Frauen müssen doppelt so viel Arbeit leisten und seien daher auch leichter unzufrieden. Außerdem werden beide Geschlechter unterschiedlich sozialisiert. Frauen lernen meistens schon im Kindesalter zu kommunizieren, Gefühle zu zeigen und empathisch zu sein. Männer hingegen lernen, wie sie in einer kapitalistischen Welt mit Rationalität vorankommen und möglichst Profit-steigernd arbeiten. Daher überrascht es nicht, wenn es Männern schwieriger fällt, die Gefühlswelt einer Frau zu verstehen und umgekehrt.
Der Kapitalismus und die Liebe
Es stellt sich die Frage, was der Kapitalismus mit dem Verschwinden von Langzeitbeziehungen zu tun hat. Eins vorweg, hat man sich mit Eva Illouz Ansichten und Erkenntnisse befasst, dann ist klar: alles. Es hat alles mit dem Kapitalismus zu tun.
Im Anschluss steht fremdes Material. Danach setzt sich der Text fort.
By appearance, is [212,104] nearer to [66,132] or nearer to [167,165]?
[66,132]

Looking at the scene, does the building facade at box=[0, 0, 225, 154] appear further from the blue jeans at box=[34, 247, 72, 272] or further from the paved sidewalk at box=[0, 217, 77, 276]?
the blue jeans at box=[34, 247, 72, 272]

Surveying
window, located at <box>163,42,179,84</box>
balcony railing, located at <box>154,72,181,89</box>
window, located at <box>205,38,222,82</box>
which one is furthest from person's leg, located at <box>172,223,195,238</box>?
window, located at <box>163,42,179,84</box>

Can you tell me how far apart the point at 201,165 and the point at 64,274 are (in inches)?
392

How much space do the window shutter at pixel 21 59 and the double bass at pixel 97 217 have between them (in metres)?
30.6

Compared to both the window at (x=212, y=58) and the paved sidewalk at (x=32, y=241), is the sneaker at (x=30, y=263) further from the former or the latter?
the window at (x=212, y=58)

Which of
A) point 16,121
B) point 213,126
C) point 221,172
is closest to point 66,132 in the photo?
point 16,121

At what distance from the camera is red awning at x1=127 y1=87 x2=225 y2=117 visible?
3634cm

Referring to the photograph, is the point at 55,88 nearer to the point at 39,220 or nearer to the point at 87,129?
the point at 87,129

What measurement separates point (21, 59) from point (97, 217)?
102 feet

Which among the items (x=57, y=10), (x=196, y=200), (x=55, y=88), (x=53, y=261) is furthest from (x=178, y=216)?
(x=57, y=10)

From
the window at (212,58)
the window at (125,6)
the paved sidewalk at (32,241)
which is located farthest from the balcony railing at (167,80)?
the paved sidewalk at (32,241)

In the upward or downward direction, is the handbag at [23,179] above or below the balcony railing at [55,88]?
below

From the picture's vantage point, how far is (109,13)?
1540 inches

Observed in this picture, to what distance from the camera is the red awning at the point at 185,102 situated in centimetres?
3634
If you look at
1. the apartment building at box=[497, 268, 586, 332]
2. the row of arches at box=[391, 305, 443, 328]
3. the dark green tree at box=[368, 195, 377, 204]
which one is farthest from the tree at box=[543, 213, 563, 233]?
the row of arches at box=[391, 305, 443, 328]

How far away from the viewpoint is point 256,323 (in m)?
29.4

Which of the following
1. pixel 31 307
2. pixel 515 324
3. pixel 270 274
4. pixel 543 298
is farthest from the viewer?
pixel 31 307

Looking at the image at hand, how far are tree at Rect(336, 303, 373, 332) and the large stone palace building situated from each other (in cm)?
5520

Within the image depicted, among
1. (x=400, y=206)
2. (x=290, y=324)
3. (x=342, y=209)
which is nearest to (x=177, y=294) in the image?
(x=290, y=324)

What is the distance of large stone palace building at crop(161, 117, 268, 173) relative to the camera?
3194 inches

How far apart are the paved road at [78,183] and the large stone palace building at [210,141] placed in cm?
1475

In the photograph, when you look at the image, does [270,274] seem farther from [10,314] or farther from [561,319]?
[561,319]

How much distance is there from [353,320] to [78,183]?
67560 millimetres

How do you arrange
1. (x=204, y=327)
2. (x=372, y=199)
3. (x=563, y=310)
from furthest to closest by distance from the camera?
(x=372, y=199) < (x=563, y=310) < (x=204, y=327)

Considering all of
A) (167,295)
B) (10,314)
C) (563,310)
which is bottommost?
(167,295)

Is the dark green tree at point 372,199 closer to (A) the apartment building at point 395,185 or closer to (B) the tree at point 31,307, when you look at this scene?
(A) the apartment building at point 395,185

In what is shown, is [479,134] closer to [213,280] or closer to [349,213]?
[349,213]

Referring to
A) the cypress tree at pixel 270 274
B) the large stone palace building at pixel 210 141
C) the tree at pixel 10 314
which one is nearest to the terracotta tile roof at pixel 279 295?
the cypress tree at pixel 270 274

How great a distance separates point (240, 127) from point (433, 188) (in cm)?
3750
Die Geschichte beginnt in den 1960ern, in den Jahren sexueller Freiheit. Diese Freiheit brachte uns nicht nur die Flowerpower-Bewegung und die Beatles, sondern auch einen ganz neuen Bezug zu unserem Körper. Der Körper wurde jedoch nicht nur freier, sondern vor allem auch zur Ware. Sexualität wurde zu Ware.
Spätestens in den 1970er und 1980er Jahren wird der (meistens weibliche) Körper sexualisiert und von der Film- und Medienindustrie objektiviert und ausgebeutet. Denn, obwohl Feministinnen sich in dieser Zeit schon für Frauenrechte einsetzten, nahmen Männer weiterhin die hohen Posten ein und machten eine Ausbeutung des weiblichen Körpers möglich.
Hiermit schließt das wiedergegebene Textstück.